Decision Tree Regression on Salary

Import salary dataset

dataset=read.csv('Position_Salaries.csv')
dataset=dataset[2:3]

Fitting Simple Decision Tree to the dataset

library(ggplot2)
## Warning: package 'ggplot2' was built under R version 3.4.2
library(rpart)
## Warning: package 'rpart' was built under R version 3.4.2
regressor=rpart(formula= Salary ~. , data=dataset)

Predict the salary with Decision Tree

y_tree_pred=predict(regressor, data.frame(Level=6.5))
y_tree_pred
## [1] 249500

Visualizing the Simple Decision Tree Regression

g2=ggplot()+
  geom_point(aes(x=dataset$Level , y=dataset$Salary), 
             colour="purple")+
  geom_line(aes(x=dataset$Level, y=predict(regressor, newdata= dataset)),
            colour="black")+
  ggtitle("Truth or Bluff(Decision Tree)")+
  xlab('Level')+
  ylab("Salary")
g2

##Analysis the result1 Decision tree over estimate the salary, and it has a straight line for all levels , because it just took the average of the 10 level salaries. In order to fix this problem, we need to make some splits.

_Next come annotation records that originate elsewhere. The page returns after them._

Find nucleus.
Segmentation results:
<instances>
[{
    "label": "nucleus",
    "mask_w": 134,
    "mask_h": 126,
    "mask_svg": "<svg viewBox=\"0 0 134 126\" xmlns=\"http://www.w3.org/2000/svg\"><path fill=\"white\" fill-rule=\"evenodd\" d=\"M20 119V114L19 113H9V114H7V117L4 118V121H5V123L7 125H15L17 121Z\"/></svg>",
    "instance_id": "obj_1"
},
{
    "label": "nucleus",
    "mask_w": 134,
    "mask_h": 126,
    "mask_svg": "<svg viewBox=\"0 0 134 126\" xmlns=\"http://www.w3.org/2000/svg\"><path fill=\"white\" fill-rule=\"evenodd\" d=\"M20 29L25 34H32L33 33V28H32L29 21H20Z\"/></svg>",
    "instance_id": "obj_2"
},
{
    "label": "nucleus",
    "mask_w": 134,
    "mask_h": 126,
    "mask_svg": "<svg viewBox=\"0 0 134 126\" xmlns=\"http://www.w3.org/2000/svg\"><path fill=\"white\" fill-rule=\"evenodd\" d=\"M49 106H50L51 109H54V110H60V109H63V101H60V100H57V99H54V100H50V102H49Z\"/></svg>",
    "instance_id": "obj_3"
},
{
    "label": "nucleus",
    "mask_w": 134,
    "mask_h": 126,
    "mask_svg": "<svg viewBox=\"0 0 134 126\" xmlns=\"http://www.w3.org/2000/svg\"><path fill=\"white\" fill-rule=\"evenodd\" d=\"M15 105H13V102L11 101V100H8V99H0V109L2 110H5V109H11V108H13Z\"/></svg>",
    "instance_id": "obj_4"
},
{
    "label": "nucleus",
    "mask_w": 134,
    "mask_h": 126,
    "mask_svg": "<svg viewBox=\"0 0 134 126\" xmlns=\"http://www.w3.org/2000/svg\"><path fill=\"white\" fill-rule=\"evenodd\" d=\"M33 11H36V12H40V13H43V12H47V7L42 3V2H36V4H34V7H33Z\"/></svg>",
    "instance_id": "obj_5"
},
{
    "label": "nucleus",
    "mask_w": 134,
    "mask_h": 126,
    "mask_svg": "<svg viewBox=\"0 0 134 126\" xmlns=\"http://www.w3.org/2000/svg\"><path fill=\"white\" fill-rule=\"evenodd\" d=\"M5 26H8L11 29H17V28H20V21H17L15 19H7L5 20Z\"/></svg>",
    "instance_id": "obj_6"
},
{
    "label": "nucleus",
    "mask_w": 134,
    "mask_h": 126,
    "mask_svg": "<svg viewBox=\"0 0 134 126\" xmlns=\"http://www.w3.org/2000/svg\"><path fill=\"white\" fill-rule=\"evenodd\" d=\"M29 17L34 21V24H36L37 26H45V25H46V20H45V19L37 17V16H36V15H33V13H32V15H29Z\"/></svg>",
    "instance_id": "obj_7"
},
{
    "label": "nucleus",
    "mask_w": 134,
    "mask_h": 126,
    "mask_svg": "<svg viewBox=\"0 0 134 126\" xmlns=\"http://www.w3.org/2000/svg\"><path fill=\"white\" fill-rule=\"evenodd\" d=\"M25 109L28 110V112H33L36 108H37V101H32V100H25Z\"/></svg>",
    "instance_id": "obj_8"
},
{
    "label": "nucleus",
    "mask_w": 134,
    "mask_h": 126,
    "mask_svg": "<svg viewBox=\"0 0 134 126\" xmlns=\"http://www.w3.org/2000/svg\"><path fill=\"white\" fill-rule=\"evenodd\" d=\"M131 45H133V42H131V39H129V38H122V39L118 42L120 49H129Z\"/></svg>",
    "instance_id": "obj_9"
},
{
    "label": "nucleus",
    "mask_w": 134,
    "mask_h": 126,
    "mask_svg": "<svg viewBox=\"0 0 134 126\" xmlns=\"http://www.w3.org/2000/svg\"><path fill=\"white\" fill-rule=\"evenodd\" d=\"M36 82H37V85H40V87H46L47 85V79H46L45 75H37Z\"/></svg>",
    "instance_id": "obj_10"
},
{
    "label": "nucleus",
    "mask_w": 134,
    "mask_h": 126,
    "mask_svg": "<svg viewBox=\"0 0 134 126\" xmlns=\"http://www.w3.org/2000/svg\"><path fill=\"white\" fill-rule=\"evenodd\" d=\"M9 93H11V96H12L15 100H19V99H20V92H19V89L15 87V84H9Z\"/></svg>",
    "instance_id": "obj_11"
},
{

Fitting Decision Tree with parameter

regressor1=rpart(formula= Salary ~. , data=dataset ,
                control=rpart.control(minsplit = 1))
y_tree_pred1=predict(regressor1, data.frame(Level=6.5))
y_tree_pred1
##      1 
## 250000

Visualizing the Decision Tree Regression with split

g3=ggplot()+
  geom_point(aes(x=dataset$Level , y=dataset$Salary), 
             colour="pink")+
  geom_line(aes(x=dataset$Level, y=predict(regressor1, newdata= dataset)),
            colour="green")+
  ggtitle("Truth or Bluff(Decision Tree with split)")+
  xlab('Level')+
  ylab("Salary")
g3

Analysis the result2

We can see the model is improved, we solved the problem of split, we can clearly see there are 4 intervals. However, the decision tree should take the average of level, therefore, we shouldn’t have the slant lines. We detect the problem is we only plot the observations according to 10 levels. Decision tree is non-continuous. Next section We will improve the our graph by adding higher resulotion

xgrid=seq(min(dataset$Level), max(dataset$Level),0.01)
g4=ggplot()+
  geom_point(aes(x=dataset$Level , y=dataset$Salary), 
             colour="red")+
  geom_line(aes(x=xgrid, y=predict(regressor1, newdata=data.frame(Level=xgrid))),
            colour="blue")+
  ggtitle("Truth or Bluff(Decision Tree with higher resolution)")+
  xlab('Level')+
  ylab("Salary")
g4

Conclusion

Now we can clearly see the intervals 1-6.5, 6.5-8.5, 8.5-9.5, 9.5-10. Finally, our graph shows a good decision tree model looks like.